Merry Christmas Special K

Back in the day when I was married we, my second ex wife and I, lived in an apartment building. In this building there lived a special needs man, his name is Kevin. He was quite retarded but very nice. He was a challenge to my so called Christianity. He lived in the apartment adjacent to ours. He loved Looney Tunes and naked fifty year old women. It was sad. He didn’t start out life like that, he had a mean step father who beat him with a baseball bat at the age of nine and poor Kevin never mentally got past that age.

He was just un-retarded enough to live on his own but not un-retarded enough to deal with his loneliness. It was clear from moment one that he was totally in love with my ex. She was cute and nice to him so why wouldn’t he be? He knew I could fix things and he was just un-retarded enough to break stuff for me to fix, just for the attention.

He reminded me of the dude in Of Mice And Men. He had a bicycle that he rode around town on. He would bring it to me from time to time to fix. I could tell that he didn’t know his own strength. This one time he came and I asked him what happened and from what I could gather from his jumbled story, someone had pulled out in front of him while he was going downhill into town. It scared him pretty bad so he hit the breaks for all he was worth. I’d never seen anything like that before. He squeezed so hard that the cables came out of their holders. The break calipers twisted and bent in ways that I never thought possible, at least not with the use of human hands. Fortunately he was naturally gentle.

Anyway. He supposedly believed in Santa. I was never sure if he really did or if it was just an act, it was hard to tell with him. But every year around Christmas he talked about Santa just like any other nine year old. We would usually get him some gifts from Santa. He would always leave stuff out for Santa. A few cookies, some milk, and some carrots for the reindeer. The problem was he would stay up so friggin’ late that we had to stay up half the night just to sneak over there without him spotting us. I can remember more than one Christmas eve going over there in freezing cold temperatures at three in the morning just to sneak up on his porch and leave some gifts and to make his treats look like Santa had been there.
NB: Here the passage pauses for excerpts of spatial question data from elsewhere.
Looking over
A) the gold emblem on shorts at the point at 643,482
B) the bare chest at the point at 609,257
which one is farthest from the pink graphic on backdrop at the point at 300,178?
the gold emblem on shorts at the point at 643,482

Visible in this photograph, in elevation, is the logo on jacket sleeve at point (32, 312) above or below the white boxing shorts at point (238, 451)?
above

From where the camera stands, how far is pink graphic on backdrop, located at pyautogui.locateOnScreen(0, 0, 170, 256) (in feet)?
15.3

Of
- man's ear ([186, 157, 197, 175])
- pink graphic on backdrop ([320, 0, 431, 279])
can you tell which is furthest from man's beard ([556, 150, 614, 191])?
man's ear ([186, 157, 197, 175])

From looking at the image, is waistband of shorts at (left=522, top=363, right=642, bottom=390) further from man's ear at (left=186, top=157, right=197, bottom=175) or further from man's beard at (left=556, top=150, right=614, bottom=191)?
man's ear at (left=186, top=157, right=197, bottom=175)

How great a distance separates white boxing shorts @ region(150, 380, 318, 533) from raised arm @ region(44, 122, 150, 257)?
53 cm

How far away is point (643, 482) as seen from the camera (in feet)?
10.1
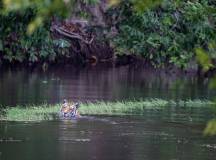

Do you know how hard it is to bite into frozen carrots? And since we knew he wasn’t totally stupid we would have to bury his frozen eggnog in the snow since he’d know if we just dumped it in the open. At least we could bring the cookies in our house so they’d thaw out.

Poor Kevin. I don’t know if I’m a Christian because I’m not even sure what it means. I’m not sure I ever knew. But whatever it means, I know that he was always my biggest test. And for a number of years he was a part of my Christmas, he was my Christmas test. I don’t know if I ever passed it but I did leave plenty of teeth marks in frozen carrots at three in the morning.

I don’t know what ever happened to him. People like him really need routine and don’t deal with change very well. I know that he took our divorce pretty hard, on some levels probably harder than we did. I think of him every Christmas.

Wherever you are Kevin, I hope Santa visits you and I hope you have a safe and Merry Christmas.